Амфитрион я, лебедь, бык ли -
предела воплощеньям нет.
Амфитеатр - наш мир. Привыкли
к победной музыке монет.
Аполлон
Лучей и музыки потоки
к нам, совершенные, несущий, -
с тобою в море и на суше
блистают девы светлоокие...
Певцы, поэты, ясновидцы,
смотреть на солнце мы не вправе:
кто нами правит, - нас отравит...
Нам недосуг остановиться.
Непримиримый и жестокий!..
Но близ него мы обитаем,
стремясь познать искусства тайны,
его дары, его истоки...
Эрот (Амур)
Даже того, кто озлоблен и хмур,
может коснуться стрелою Амур.
... Подставь свою грудь этим стрелам волшебным,
потом - не шарахайся к травам целебным, -
страсти владеть своим сердцем позволь,
знай: не смертельна звенящая боль.
В прах,
в забвение,
в тень
отступай. Траур надень
по
отжившим свой срок
очарованьям.
Перед забвеньем
и расставаньем
смотри отрешённо
в глаза,
уже над тобой не царящие,
тебе не дарящие
свой изумрудный рассвет...
Решенье, оно и совет:
ими была к жизни возвращена,
ими жива
и насмерть поражена -
небеса и землю не спрашивай
(всё равно не узнаешь),
в чём же твоя вина...
И вновь на тысячи тысяч осколков
распадается свет...
Плачь! Спасения нет...
Когда услышите звон
серебряной тетивы,
где - узнайте - родится он,
и что в нём услышите вы,
что ответите вы...
Струна тугая поёт!
... Серебром оперившись, стрела
начинает высокий полёт
между солнечных брызг, остра, весела,
и поёт - среди горя и зла.
Ау, волшебный стрелок!..
Не многие видят, где
ты сгибаешь серебряный лук,
посылаешь стрелы своей звезде,
и находим мы их везде...
Я почувствую в сердце стрелу,
драгоценную звенящую боль,
серебристого света иглу -
и очнусь в надёжнейшей из неволь
из нежнейших смиренных доль...
Ты почувствуешь в сердце стрелу -
будет боль для тебя сладка -
и доверишься невидимому крылу,
лишь походка станет легка,
словно к солнцу сквозь облака.
Ау, волшебный стрелок!..
Мы почти угадали, откуда,
покидая серебряный лук,
рассыпаются стрелы звенящего чуда -
сны искусства, мечты любви безрассудной...
Волны солнца ласкают нас
в голубых безграничных высотах
и глубинах - таится наш звёздный час
словно сладость в медовых сотах,
в золотых и серебряных нотах.
Эти звуки рождают нас -
прорываемся с ними к свету,
и в венок нас сплетает небесный глас,
и в прозрачный узор сонета -
ослепительный сон поэта.
Лучей звезды моей ищу везде -
и отражаюсь в ледяной воде,
в недоумении ли, в ожиданьи -
столь призрачно моё существованье...
Расту, склоняюсь по ветру, жива,
плету из слов простые кружева -
они однообразны, одноцветны:
чуть ярче - праздны, глуше - безответны...
2
Но в бездны ночи
я ещё не проникала.
В ночах бессонных -
свет луны без глубины
и холод -
как в очах бездонных,
когда они не влюблены,
когда бесчувствием больны -
и тщетно б мы себя искали
в просторном этом зазеркальи
без дна - без сна - без глубины,
при свете призрачной луны...
И в этой бездне исчезает красота,
и бездна - ищет, безнадежна и пуста;
находит нас.

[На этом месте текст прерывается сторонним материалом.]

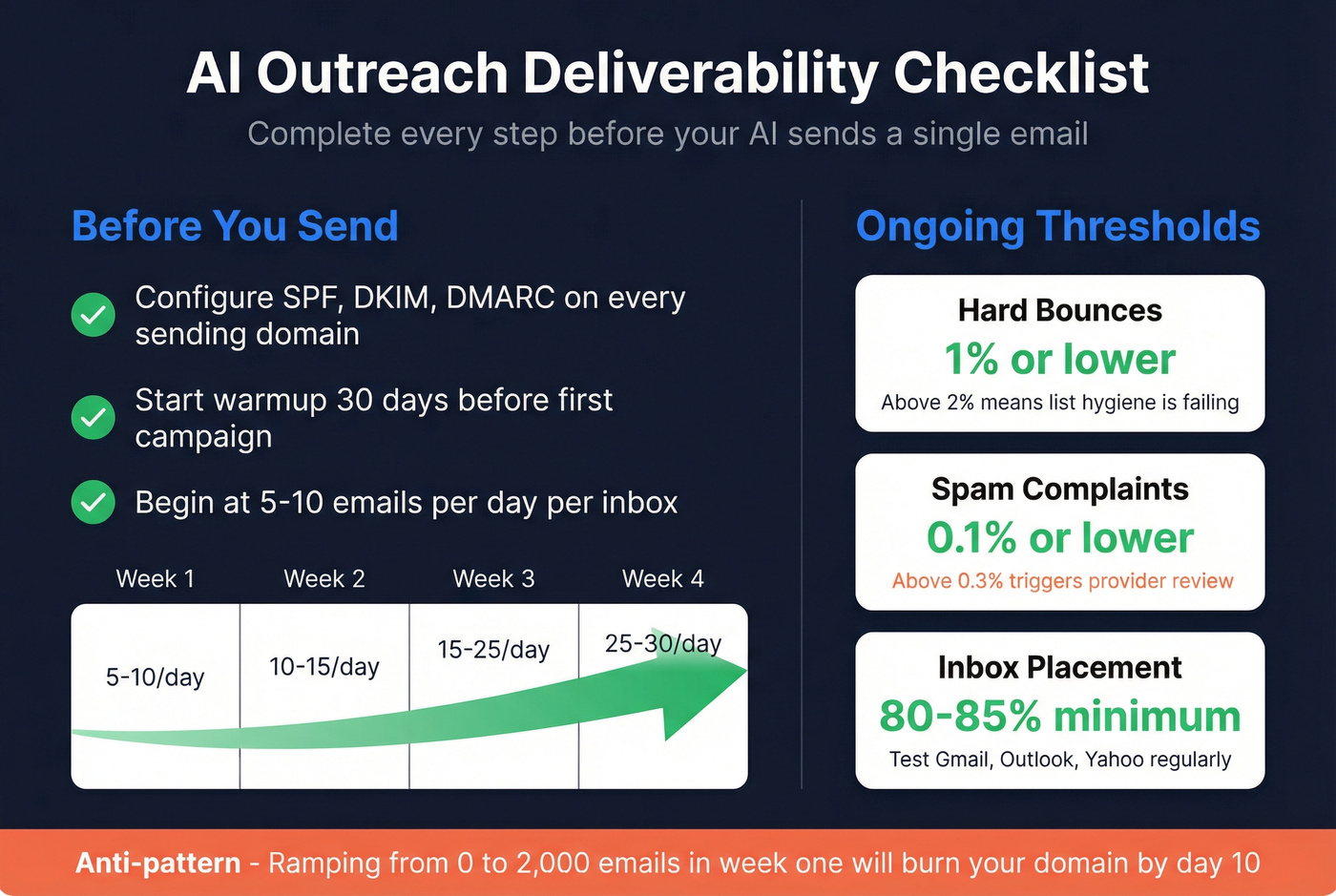 AI Outreach Deliverability Checklist

Complete every step before your AI sends a single email

Before You Send

Configure SPF, DKIM, DMARC on every sending domain

Start warmup 30 days before first campaign

Begin at 5-10 emails per day per inbox

| Week 1 | Week 2 | Week 3 | Week 4 |
|---|---|---|---|
| 5-10/day | 10-15/day | 15-25/day | 25-30/day |

Ongoing Thresholds

Hard Bounces
1% or lower
Above 2% means list hygiene is failing

Spam Complaints
0.1% or lower
Above 0.3% triggers provider review

Inbox Placement
80-85% minimum
Test Gmail, Outlook, Yahoo regularly

Anti-pattern - Ramping from 0 to 2,000 emails in week one will burn your domain by day 10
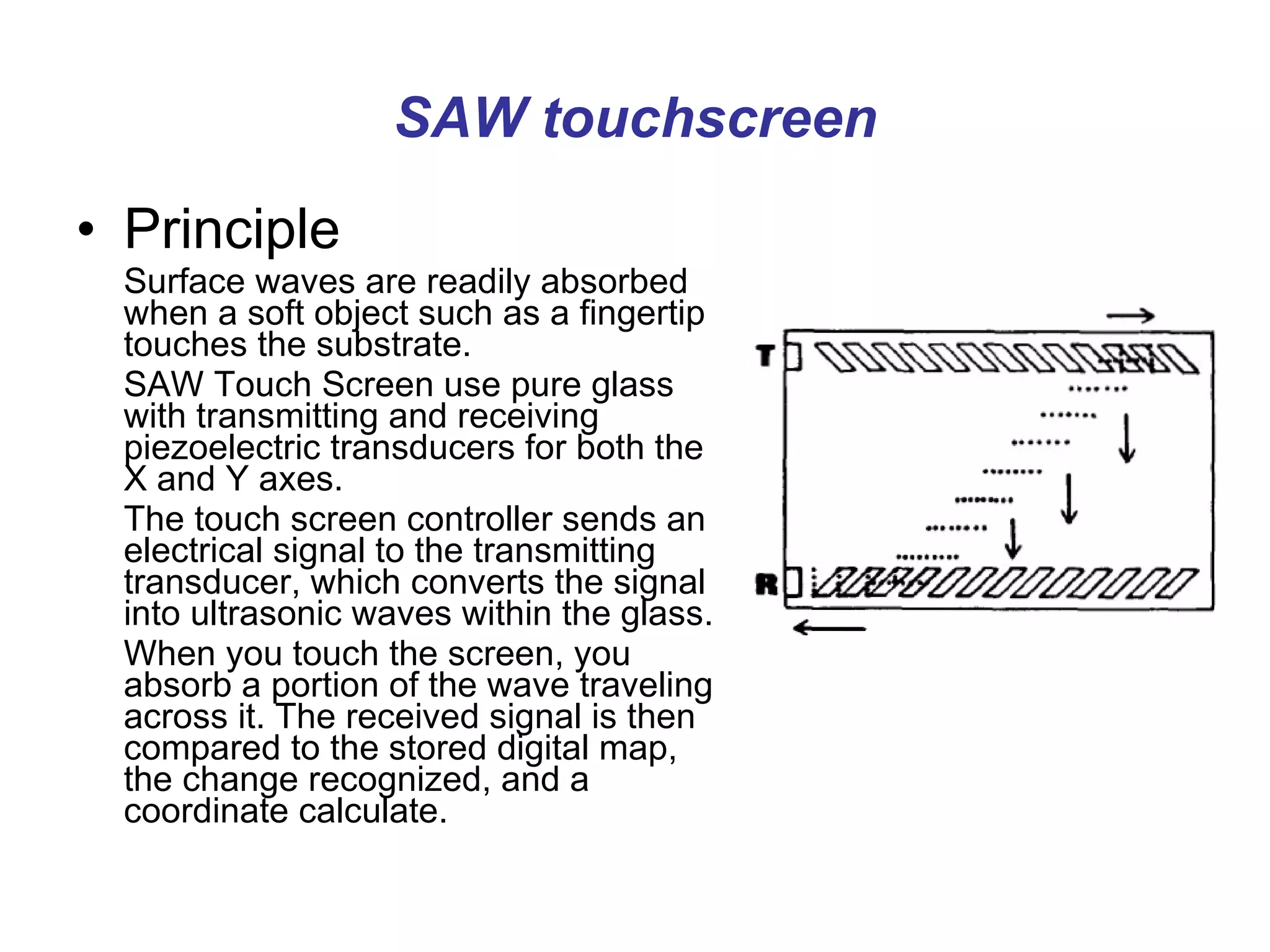 SAW touchscreen

• Principle

Surface waves are readily absorbed when a soft object such as a fingertip touches the substrate.

SAW Touch Screen use pure glass with transmitting and receiving piezoelectric transducers for both the X and Y axes.

The touch screen controller sends an electrical signal to the transmitting transducer, which converts the signal into ultrasonic waves within the glass.

When you touch the screen, you absorb a portion of the wave traveling across it. The received signal is then compared to the stored digital map, the change recognized, and a coordinate calculate.

T

R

О, беспредельный ад, -
он не допустит, не отпустит нас назад.
В трясине вязнем, далеки от райских врат,
да нужен ли возврат, мой брат,
таким как мы - и рай покинувшим,
и землю
уже воспевшим,
свет дневной презревшим?..
Одно осталось - мерно, неизбежно,
назад не глядя, тихо в ад спускаться,
не останавливаясь, не вздыхая,
не выбирая...
3
И ярок взгляд, и бестолков -
и вновь десятки узелков
я прячу в роковой изнанке
небрежно связанной вязанки,
но рассыпается опять,
и вновь приходится вязать...
Вновь - без опоры, в пустоте...
Во мне - семь жизней, все - не те.
Бездействие и ожиданье,
в них - суета и созиданье?..
В полёте - или без опор?
Дамоклов меч - или топор,
столь неизбежно занесённый?..
Себе кажусь ещё персоной,
и заблужденье глубоко, -
а сверху, снизу и с боков
сильнее давит бытиё,
увы, сознание моё!..
Перерыв: немного о работе
Что, дети - ангелы? - поспорим -
Или зверюшки?
Строим с горем
им райский сад (или зверинец)
взамен любезных нам гостиниц.
И в тонких линиях проекта
нам видится крылатый некто.
Наевшись манною небесной,
мы над грядущим - как над бездной...
Или под ним - всё нипочём -
как под дамокловым мечом.
4
Судьба - мне быть колючей, хмурой,
воинственной и нелюбезной.
Крылатой угольной фигурой
повисла мрачно я над бездной.
Живут пророки и сивиллы
себе не рады, прочим в тягость.
Олигофрены и дебилы
одни лишь излучают благость.
Их ждут в обители небесной...
Пророки - в схватке с силой злою
вопят и бдят над адской бездной,
посыпав головы золою.
Нет, бездна - скопище людское,
бескрылое слепое царство.
С неистребимою тоскою
смотрю на глупость и коварство.
Как человек бездарно тщится
(и словно твердь под ним чужая),
того, что хочет, - злом добиться,
в других - себя уничтожая...
Пророки, ясновидцы, - бросьте,
не хлопочите понапрасну:
природа человека - в злости
и в суете, пустой и праздной.
Им знанье силы не прибавит,
ума и света не умножит.
Знаменье - их лишь позабавит,
да пострадать провидец может.
Год коня приходит гордо.
А какой бывает конь?
1
С боевой блестящей мордой,
конь, уставший от погонь.
2
Конь морской, конёк игривый,
убегающая стать
с неподвижной плоской гривой
всё готов в волнах скакать.
3
На квадратах бело-чёрных
интеллектуальный конь,
хоть лишённый ног точёных -
ходит! (вкось, недалеко...)
4
Тройка, белая ль, гнедая
(историческая связь)
мчит - куда, сама не зная,
истерически боясь...
5
Вот походкою нетвёрдой,
по весне пускаясь в пляс,
к нам бежит блаженномордый
вечно жаждущий Пегас.
И снова "серебряный век" - островок среди войн,
идейно-культурных и иных разрушений
и новых взамен построений, увы - повторений...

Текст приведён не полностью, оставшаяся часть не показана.